Huit militaires, dont le chef d’un régiment de commandos, ont été arrêtés samedi dernier au Burkina Faso. Ils sont accusés de tentative de coup d’Etat.
Un communiqué du procureur militaire de Ouagadougou annoncé que huit soldats, arrêtés le 8 janvier, seront traduits devant la justice pour « tentative de déstabilisation des institutions de la République ». Autrement dit, pour une tentative de putsch. Parmi les huit militaires, le lieutenant-colonel Emmanuel Zoungrana, chef du 12e régiment d’infanterie commando.
Selon les médias nationaux, l’interpellation des huit militaires aurait un lien avec les manifestations, à Ouagadougou, du 27 novembre dernier. Les protestataires réclamaient, notamment, la démission du président Roch Marc Christian Kaboré à cause de la détérioration de la situation sécuritaire. A l’origine également de la grogne : le passage d’un convoi des forces françaises de Barkhane au Burkina Faso. Un évènement qui a provoqué la colère des populations, qui ont alors bloqué le passage du convoi entre le 17 et le 23 novembre.
Emmanuel Zoungrana était le commandant du groupement de forces du secteur ouest dans la lutte contre le terrorisme. Il avait été limogé en décembre après avoir critiqué le gouvernement.

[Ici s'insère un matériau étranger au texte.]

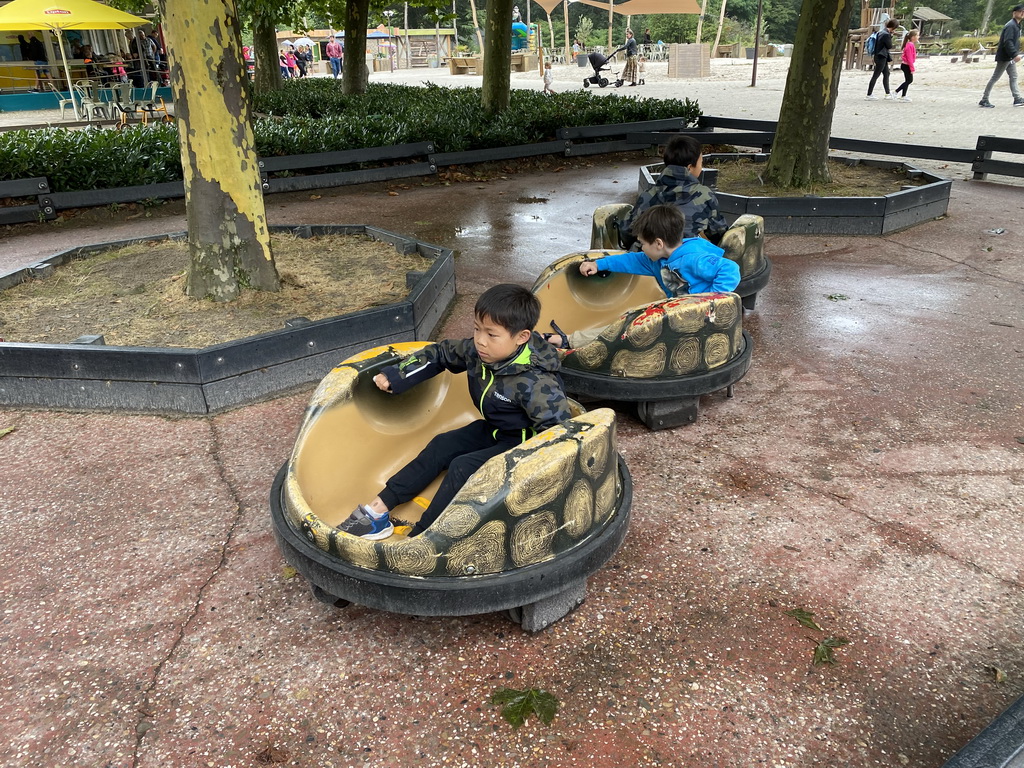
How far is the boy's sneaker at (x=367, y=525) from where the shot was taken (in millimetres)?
2502

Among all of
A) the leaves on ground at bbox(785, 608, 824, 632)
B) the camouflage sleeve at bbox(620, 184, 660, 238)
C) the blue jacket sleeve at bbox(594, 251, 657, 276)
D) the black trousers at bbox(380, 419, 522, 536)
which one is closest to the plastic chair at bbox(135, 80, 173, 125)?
the camouflage sleeve at bbox(620, 184, 660, 238)

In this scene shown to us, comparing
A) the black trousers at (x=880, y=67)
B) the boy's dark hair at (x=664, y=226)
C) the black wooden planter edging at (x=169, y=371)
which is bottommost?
the black wooden planter edging at (x=169, y=371)

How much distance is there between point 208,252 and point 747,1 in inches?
2471

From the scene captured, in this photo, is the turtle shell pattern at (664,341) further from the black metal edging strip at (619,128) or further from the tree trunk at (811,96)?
the black metal edging strip at (619,128)

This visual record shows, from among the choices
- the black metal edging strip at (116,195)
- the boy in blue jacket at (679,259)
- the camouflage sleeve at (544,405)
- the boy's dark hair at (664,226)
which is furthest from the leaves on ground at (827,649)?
the black metal edging strip at (116,195)

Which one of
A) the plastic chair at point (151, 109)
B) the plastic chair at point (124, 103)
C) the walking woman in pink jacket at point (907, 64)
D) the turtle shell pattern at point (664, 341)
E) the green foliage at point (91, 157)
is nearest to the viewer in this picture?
the turtle shell pattern at point (664, 341)

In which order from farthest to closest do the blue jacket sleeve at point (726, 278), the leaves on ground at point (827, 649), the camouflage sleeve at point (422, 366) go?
the blue jacket sleeve at point (726, 278)
the camouflage sleeve at point (422, 366)
the leaves on ground at point (827, 649)

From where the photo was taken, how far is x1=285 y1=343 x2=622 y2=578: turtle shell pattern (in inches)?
84.3

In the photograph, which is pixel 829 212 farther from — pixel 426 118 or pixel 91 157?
pixel 91 157

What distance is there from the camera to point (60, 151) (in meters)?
8.16

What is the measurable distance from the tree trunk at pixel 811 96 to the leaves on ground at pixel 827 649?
6.75m

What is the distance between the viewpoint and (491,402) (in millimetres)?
2582

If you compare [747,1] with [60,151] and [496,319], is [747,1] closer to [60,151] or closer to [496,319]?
[60,151]

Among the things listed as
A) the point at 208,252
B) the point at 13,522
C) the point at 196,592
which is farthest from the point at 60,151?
the point at 196,592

The authorities in Burkina Faso announce the arrest of 8 soldiers who are accused of plotting a coup. Among those arrested is Colonel Mohamed Emmanuel Zoungrana – a well known former army commander who has reportedly been critical of the government.
— Paul Bakibinga (@PabloBach) January 11, 2022
Tentative de coup d’Etat ou paranoïa ?
Le procureur militaire estime que Zoungrana a joué un rôle crucial dans l’échec du gouvernement en matière de lutte antiterroriste. Le militaire est notamment accusé d’avoir encouragé les manifestations. L’un des soldats arrêtés aurait également avoué les intentions du groupe à la police judiciaire militaire.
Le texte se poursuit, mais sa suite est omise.